This is 27 March--an issue that has not arrived here on the Pacific yet.
“Herman Melville, Volume I”
Fiction: “Good teeth, she’s learned, are like a passport: they helped you cross borders.”
A few excerpts:
"Evan’s pack is way too heavy. What feels like bricks, she knows, are books. One of them, a hardcover, is biting into her shoulder.
Are you going to read them? she’d asked him. He said yes, he’d definitely read them—but later, when they were settled, when it was warmer. Maybe in April, he said.
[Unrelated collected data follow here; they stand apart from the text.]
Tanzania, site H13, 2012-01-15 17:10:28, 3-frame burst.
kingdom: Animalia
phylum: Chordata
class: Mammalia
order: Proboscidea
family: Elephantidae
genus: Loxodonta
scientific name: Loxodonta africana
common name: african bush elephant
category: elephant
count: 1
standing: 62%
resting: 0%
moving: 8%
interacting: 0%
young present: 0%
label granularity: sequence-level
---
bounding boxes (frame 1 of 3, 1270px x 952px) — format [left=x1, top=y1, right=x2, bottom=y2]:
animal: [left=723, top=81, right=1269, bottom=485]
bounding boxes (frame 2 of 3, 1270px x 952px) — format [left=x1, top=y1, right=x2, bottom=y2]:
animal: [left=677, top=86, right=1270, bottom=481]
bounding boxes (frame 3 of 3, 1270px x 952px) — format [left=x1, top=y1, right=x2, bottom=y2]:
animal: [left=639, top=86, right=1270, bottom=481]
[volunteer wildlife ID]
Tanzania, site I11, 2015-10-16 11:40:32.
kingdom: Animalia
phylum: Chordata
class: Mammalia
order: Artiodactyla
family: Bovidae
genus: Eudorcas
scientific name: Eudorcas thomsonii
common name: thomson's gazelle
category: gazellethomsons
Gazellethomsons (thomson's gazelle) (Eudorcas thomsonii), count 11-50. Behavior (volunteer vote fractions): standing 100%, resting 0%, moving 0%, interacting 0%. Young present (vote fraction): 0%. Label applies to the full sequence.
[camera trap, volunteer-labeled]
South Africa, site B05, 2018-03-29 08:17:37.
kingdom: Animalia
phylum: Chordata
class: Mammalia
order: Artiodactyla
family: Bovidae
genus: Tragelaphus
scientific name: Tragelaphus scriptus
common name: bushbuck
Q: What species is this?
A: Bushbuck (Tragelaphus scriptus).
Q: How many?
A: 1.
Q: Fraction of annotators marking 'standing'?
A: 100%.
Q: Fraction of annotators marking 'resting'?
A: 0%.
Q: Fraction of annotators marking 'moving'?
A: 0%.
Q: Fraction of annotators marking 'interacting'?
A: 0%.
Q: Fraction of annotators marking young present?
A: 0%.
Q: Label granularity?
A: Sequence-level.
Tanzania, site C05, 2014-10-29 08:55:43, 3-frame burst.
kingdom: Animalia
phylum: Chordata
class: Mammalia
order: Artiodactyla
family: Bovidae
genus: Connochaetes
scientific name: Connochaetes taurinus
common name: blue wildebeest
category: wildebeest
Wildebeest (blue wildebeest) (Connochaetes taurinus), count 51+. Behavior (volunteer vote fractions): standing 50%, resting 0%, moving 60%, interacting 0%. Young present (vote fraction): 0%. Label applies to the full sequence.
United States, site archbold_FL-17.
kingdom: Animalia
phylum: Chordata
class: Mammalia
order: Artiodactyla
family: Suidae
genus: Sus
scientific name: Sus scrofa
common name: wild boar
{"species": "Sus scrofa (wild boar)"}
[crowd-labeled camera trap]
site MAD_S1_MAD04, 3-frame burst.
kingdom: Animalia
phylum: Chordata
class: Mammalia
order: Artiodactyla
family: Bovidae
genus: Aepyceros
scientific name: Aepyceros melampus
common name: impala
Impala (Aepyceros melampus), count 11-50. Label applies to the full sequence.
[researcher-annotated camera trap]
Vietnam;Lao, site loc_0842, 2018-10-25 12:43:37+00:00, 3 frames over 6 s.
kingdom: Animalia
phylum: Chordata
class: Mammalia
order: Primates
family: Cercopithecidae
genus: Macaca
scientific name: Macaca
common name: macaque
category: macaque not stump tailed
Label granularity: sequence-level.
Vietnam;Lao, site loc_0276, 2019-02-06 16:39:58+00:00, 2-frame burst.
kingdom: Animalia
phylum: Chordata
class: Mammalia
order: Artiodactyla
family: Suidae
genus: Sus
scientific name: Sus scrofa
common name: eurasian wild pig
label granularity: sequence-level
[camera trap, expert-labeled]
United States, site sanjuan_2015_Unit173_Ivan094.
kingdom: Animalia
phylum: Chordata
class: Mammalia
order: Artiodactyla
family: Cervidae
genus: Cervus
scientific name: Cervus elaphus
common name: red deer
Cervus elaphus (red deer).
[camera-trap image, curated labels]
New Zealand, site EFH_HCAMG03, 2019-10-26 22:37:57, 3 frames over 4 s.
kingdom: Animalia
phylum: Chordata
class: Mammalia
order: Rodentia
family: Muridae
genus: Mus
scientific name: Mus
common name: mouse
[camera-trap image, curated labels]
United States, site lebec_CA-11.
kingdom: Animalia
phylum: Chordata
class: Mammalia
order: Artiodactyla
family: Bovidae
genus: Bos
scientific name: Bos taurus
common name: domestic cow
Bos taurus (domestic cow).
There’s a diet book, a book about car repair, a biography of the guy who wrote “Moby-Dick.” The biography is nearly a thousand pages long, even though it’s only Volume I—just the first thirty years of Melville’s life. She assumes it’s pre-“Moby-Dick,” because who writes something like “Moby-Dick” before they’re thirty. Evan was already twenty-three, and she’s used up only a few years less. It was unlikely that either of them would accomplish much, at this rate. She’s never even read “Moby-Dick,” though of course she knows it’s about a whale. Man against nature. She recalls the phrase from school."
"The girl isn’t sure what to say. She thinks to tell the truth, say that she’s stolen a roll of toilet paper. Instead, she asks the woman if she’s ever read “Moby-Dick.”
“Oh God, yes,” the woman says. “Dreadful book.”